● **Exercise directions**
Please return every line in the entries below that contains the word "bicycle", matching case exactly.
— Start of The records —
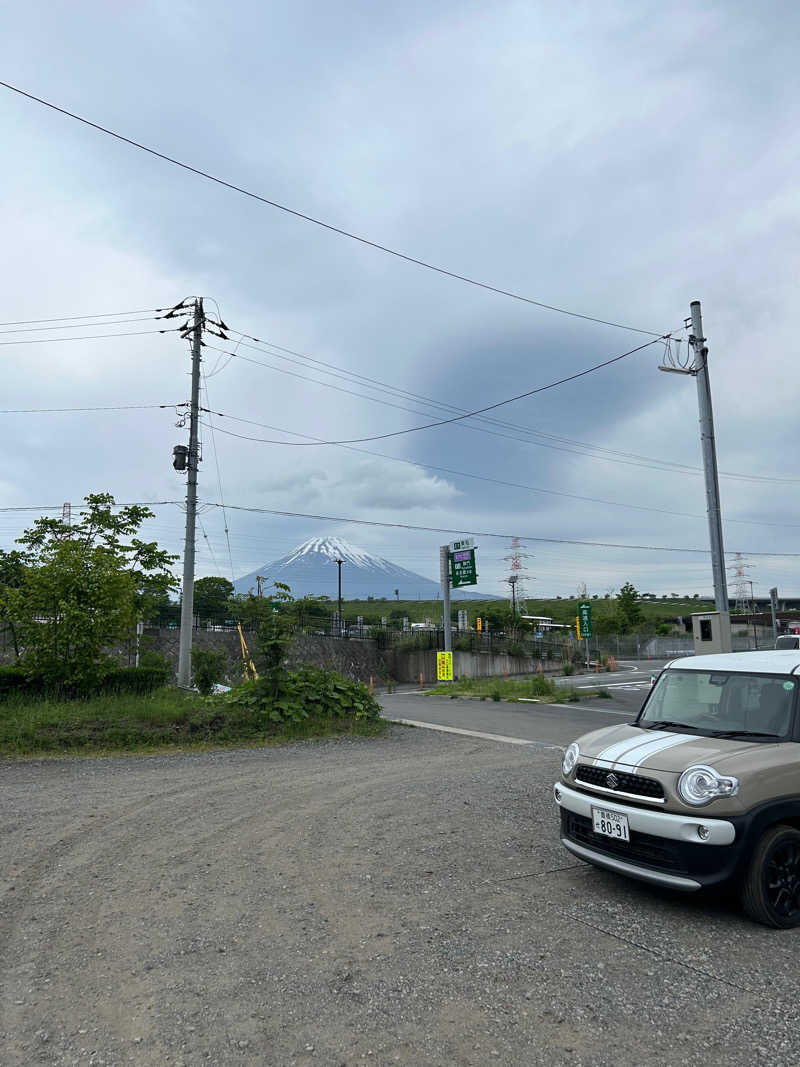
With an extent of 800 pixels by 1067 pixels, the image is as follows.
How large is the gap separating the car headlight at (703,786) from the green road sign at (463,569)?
— End of The records —
— Start of The records —
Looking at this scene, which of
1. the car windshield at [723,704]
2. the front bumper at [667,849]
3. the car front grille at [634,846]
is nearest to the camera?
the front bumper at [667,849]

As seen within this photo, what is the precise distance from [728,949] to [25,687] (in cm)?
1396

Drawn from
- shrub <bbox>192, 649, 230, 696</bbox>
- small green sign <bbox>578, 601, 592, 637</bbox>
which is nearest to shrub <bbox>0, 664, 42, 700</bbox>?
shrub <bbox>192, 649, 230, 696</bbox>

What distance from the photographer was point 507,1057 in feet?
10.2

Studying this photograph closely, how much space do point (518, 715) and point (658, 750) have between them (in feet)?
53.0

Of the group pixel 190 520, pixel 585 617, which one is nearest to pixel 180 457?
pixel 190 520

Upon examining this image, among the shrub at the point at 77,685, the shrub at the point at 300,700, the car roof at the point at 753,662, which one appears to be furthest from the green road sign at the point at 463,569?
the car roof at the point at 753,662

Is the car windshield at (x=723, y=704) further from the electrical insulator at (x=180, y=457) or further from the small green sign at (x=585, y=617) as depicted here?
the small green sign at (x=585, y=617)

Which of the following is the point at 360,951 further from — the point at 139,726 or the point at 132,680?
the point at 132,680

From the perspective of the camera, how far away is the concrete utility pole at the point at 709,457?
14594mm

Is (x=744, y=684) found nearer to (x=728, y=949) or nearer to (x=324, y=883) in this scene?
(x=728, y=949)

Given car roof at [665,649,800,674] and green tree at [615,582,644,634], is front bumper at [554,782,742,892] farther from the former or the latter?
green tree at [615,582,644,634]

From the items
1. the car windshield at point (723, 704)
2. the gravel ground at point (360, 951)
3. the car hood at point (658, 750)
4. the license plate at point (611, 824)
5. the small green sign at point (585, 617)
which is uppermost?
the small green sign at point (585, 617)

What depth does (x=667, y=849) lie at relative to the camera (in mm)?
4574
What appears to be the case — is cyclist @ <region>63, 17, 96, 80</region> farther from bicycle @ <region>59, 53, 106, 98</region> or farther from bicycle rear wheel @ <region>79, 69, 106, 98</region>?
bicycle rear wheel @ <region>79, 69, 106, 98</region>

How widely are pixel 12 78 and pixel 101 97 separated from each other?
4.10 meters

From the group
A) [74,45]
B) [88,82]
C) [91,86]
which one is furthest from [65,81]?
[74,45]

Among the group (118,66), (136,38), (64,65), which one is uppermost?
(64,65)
— End of The records —
— Start of The records —
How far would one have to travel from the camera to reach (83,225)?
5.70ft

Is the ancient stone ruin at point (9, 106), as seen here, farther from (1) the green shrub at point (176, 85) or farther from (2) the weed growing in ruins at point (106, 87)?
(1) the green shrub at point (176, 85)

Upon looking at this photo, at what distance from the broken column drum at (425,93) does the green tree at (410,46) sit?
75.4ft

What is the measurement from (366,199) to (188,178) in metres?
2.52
— End of The records —
● **Exercise answer**
What appears to be the case — is cyclist @ <region>63, 17, 96, 80</region> farther from bicycle @ <region>59, 53, 106, 98</region> or farther from bicycle rear wheel @ <region>79, 69, 106, 98</region>?
bicycle rear wheel @ <region>79, 69, 106, 98</region>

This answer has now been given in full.